Integrate with Elastic Agent #4004

axw · 2020-07-21T01:50:21Z

jalvz · 2020-09-10T13:34:33Z

@axw you mentioned that you had some details you wanted to add here, right? or did I misinterpret?

axw · 2020-09-14T02:10:38Z

@jalvz I had previously added a list, but I think I forgot to save and it was lost. I'll add things as I remember them 😅
Feel free to add things you think we should look at too.

jalvz · 2020-10-21T16:15:18Z

In Fleet / Ingest Manager, the top level entity in an integration is the data stream. Each integration can have 1 or more data streams. Each data stream has a type. Currently there are 2 types defined in the spec: logs and metrics.
Each data stream can have any number of inputs. Every input has its own settings, although there is a way to associate settings to a given data stream and have them applied to all its inputs. There is no way however to go up 1 level and have a setting mapped to the whole integration.
Data streams and inputs are defined in manifest.yml files for each package. Both data streams and inputs can be enabled or disabled. Kibana will parse the manifest file and display the information in 2 levels, with a toggle switch for each.
This is how it looks for the Apache integration:

Note that the hosts setting applies to the whole metrics data stream, that currently only has 1 input (status metrics).

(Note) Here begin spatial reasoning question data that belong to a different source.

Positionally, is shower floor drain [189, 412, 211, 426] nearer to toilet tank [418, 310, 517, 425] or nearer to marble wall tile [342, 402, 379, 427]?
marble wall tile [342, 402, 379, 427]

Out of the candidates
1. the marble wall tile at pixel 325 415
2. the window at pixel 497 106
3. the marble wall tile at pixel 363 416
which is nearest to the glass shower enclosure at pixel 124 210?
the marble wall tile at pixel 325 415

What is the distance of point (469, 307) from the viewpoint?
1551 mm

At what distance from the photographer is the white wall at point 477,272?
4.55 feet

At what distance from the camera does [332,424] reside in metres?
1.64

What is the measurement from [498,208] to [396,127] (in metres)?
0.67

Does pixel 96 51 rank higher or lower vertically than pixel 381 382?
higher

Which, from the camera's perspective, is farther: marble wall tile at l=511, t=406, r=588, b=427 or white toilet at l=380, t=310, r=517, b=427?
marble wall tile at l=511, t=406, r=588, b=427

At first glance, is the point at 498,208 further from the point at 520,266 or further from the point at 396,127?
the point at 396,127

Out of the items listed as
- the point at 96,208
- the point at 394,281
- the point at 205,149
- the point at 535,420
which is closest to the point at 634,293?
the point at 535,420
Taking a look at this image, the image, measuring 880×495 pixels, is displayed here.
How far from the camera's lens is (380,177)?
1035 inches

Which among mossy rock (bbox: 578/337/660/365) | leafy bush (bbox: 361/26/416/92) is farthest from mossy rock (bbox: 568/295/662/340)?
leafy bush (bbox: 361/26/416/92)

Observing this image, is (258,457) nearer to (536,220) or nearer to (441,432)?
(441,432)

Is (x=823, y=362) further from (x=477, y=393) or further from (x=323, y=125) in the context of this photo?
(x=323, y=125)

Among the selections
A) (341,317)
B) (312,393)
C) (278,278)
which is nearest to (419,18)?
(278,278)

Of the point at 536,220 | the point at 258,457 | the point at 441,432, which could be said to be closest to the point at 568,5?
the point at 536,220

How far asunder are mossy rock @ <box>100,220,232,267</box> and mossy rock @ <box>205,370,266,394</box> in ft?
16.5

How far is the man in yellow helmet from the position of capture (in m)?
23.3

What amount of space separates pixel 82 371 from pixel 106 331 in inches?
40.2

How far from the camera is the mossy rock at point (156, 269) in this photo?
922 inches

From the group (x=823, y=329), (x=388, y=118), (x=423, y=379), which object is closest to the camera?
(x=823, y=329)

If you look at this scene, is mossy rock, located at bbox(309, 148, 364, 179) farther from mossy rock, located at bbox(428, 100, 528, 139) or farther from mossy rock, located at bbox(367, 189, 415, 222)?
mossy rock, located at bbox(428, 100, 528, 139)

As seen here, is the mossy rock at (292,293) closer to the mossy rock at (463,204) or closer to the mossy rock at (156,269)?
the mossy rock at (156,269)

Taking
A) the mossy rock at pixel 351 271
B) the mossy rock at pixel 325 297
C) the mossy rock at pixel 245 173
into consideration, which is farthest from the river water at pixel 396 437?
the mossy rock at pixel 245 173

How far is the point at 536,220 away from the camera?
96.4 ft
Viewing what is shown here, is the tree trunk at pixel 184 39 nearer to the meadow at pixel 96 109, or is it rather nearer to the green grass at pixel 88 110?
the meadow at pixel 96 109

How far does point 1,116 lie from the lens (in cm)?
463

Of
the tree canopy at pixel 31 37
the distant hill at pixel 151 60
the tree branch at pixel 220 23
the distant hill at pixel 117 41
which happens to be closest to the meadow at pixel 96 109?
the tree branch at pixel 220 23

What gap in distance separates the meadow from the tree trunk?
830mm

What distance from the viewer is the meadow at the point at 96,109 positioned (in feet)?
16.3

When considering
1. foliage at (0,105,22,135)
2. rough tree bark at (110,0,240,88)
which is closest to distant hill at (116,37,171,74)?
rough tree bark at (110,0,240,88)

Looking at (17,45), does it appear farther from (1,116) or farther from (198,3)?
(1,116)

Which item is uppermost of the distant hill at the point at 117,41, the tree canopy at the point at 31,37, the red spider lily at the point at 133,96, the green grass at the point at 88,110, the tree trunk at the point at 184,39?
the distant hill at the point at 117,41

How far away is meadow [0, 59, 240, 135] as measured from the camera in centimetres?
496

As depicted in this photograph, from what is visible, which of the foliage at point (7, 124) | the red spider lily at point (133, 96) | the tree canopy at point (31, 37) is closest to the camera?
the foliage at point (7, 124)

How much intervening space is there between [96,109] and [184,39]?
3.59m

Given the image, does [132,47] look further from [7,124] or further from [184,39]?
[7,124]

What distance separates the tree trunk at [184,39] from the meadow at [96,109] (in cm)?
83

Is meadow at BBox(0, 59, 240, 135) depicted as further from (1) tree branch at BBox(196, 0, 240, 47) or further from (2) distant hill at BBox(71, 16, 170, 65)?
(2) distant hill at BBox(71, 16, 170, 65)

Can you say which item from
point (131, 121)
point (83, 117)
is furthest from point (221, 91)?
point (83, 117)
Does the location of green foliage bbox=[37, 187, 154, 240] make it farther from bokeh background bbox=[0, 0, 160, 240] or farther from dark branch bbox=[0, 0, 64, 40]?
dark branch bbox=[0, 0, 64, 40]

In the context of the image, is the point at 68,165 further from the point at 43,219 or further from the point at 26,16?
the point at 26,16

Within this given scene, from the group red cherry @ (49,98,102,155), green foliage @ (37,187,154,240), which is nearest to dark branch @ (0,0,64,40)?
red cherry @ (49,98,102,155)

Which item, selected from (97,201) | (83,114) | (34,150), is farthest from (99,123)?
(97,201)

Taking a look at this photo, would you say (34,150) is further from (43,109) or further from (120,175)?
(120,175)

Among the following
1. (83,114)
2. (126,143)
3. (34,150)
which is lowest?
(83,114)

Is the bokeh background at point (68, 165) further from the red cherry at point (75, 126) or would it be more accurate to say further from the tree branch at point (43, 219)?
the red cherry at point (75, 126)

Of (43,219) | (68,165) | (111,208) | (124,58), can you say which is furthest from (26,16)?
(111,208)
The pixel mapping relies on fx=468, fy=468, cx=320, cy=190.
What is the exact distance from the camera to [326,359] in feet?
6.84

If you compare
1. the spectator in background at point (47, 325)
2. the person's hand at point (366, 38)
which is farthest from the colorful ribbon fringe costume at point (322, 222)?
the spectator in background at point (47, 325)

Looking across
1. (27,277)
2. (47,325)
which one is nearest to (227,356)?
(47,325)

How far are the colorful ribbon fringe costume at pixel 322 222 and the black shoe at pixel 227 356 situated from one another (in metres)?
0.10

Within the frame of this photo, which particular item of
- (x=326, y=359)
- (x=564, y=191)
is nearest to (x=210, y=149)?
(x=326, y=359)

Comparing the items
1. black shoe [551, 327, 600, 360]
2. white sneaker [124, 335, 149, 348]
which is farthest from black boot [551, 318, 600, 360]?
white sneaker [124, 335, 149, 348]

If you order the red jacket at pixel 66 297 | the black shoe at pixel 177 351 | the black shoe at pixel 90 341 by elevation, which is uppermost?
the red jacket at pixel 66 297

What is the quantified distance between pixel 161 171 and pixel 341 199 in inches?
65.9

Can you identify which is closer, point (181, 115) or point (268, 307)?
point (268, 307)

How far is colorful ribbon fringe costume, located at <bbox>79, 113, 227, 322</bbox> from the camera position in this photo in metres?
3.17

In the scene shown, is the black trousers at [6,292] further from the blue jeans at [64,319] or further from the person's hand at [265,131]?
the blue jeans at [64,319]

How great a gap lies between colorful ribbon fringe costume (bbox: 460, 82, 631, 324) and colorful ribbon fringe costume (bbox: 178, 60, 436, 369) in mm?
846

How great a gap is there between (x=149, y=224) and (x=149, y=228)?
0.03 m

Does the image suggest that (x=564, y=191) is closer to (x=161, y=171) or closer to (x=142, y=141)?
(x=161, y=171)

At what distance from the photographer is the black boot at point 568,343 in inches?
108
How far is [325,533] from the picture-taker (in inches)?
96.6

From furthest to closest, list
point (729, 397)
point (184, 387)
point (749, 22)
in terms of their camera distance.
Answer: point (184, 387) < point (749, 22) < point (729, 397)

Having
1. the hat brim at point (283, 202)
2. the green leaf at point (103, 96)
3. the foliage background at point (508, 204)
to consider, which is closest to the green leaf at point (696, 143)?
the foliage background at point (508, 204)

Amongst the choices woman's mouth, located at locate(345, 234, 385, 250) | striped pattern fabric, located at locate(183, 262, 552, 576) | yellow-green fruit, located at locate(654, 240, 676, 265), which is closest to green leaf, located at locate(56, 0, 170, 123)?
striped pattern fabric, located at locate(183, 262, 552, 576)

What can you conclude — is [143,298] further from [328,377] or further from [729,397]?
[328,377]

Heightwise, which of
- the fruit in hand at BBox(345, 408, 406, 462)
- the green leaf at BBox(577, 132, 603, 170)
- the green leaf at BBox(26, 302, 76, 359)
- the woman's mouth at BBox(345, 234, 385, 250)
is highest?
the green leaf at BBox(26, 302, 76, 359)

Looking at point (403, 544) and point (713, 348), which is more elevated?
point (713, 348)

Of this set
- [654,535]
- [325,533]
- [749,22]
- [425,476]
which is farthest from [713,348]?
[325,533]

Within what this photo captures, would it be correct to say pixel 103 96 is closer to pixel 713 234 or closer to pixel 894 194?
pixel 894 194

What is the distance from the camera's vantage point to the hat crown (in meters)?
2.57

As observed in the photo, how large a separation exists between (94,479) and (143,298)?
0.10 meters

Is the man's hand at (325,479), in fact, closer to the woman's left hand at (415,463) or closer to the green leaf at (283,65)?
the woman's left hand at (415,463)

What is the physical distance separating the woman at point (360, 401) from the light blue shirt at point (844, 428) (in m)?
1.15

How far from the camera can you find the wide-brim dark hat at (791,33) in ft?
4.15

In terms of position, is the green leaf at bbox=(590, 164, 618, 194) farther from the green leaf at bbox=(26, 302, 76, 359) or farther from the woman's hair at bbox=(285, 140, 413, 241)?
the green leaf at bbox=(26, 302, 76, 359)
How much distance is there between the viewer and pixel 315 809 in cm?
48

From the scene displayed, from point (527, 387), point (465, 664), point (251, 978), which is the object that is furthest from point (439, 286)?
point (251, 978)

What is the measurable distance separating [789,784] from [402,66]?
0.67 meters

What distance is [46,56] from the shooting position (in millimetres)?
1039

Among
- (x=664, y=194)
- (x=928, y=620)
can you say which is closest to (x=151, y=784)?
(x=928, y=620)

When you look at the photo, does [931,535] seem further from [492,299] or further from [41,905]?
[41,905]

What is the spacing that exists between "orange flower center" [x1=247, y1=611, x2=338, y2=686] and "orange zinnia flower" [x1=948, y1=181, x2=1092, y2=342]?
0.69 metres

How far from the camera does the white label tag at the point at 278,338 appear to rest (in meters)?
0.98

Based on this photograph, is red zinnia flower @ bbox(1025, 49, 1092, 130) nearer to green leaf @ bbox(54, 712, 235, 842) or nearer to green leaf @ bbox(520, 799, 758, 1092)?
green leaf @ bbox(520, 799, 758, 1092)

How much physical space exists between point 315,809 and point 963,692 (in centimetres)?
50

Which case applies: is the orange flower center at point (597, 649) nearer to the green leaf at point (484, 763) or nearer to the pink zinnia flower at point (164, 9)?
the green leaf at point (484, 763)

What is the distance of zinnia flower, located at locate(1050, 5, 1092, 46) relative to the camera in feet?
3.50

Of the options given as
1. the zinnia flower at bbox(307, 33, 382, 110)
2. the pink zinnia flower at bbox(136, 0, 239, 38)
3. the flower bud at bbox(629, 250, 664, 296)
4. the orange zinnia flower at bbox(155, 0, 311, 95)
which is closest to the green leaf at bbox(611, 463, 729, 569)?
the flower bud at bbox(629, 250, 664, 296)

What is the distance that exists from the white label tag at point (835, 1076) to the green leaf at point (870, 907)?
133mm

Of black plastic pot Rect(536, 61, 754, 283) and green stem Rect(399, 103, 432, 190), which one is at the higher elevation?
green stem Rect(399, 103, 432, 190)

Now we need to define an APM integration in terms of data streams and inputs with the structure described above. I'm going with the assumption that we will have only one APM integration for apm-server and APM agents.

Following the Indexing Strategy proposal, we are going to introduce a new traces type, and use both existing metrics and logs types. The most suitable option then is to treat APM agents as inputs.
Then, to configure eg. the Java agent, one would find some settings under traces, some other under metrics, etc.
We could further decide that the inputs under traces have general and tracing-related settings, and the inputs under the other data streams (metrics, logs) have settings specific to that type only.

From there, 2 options come to mind:

We could adopt the convention of having apm-server configuration under traces, and make sure that the traces data stream can't be disabled in the UI. We would also need the UI to propagate that configuration even if no input is enabled (this is currently not supported in Ingest Manager).

A simplified version of this would look like:

Alternatively we could treat apm-server like a separate input. In that case its settings will be scattered across the data streams like for APM agents, we would still need to pick one type for generic settings (which are almost all), and we would still need the UI to enforce that specific input (ie. don't allow users to disable apm-server).

jalvz · 2020-10-21T16:18:46Z

@elastic/apm-server @felixbarny @ruflin looking for feedback on comment above, if anything of what I wrote makes any sense.

graphaelli · 2020-10-21T20:42:39Z

I would vote for the simplest UI that gets APM Server and the Agents deployed. If possible, just a Monitor applications with a toggle per language, deferring all opting in/out of trace, log, profile, metric collection and any configuration customization to central configuration. Picking on these screenshots, I would not expect to see secret token reporting interval max spans per transaction at this point in the integration setup.

axw · 2020-10-22T05:48:59Z

I agree with @graphaelli's comments above, with the exception of maybe secret_token. That's something that's defined in the server's config, so I think it does belong in that UI... Maybe we shouldn't add it though, and instead only provide an option to enable/disable API Key auth?

I don't think it makes a heap of sense to opt in/out of individual data types for APM agents at this level, since it doesn't give a way of filtering by service. You might have multiple Java services, but want to enable logs for only a handful of them. This is different to existing integrations, where the integration is tied to a specific service (apache, nginx, etc.)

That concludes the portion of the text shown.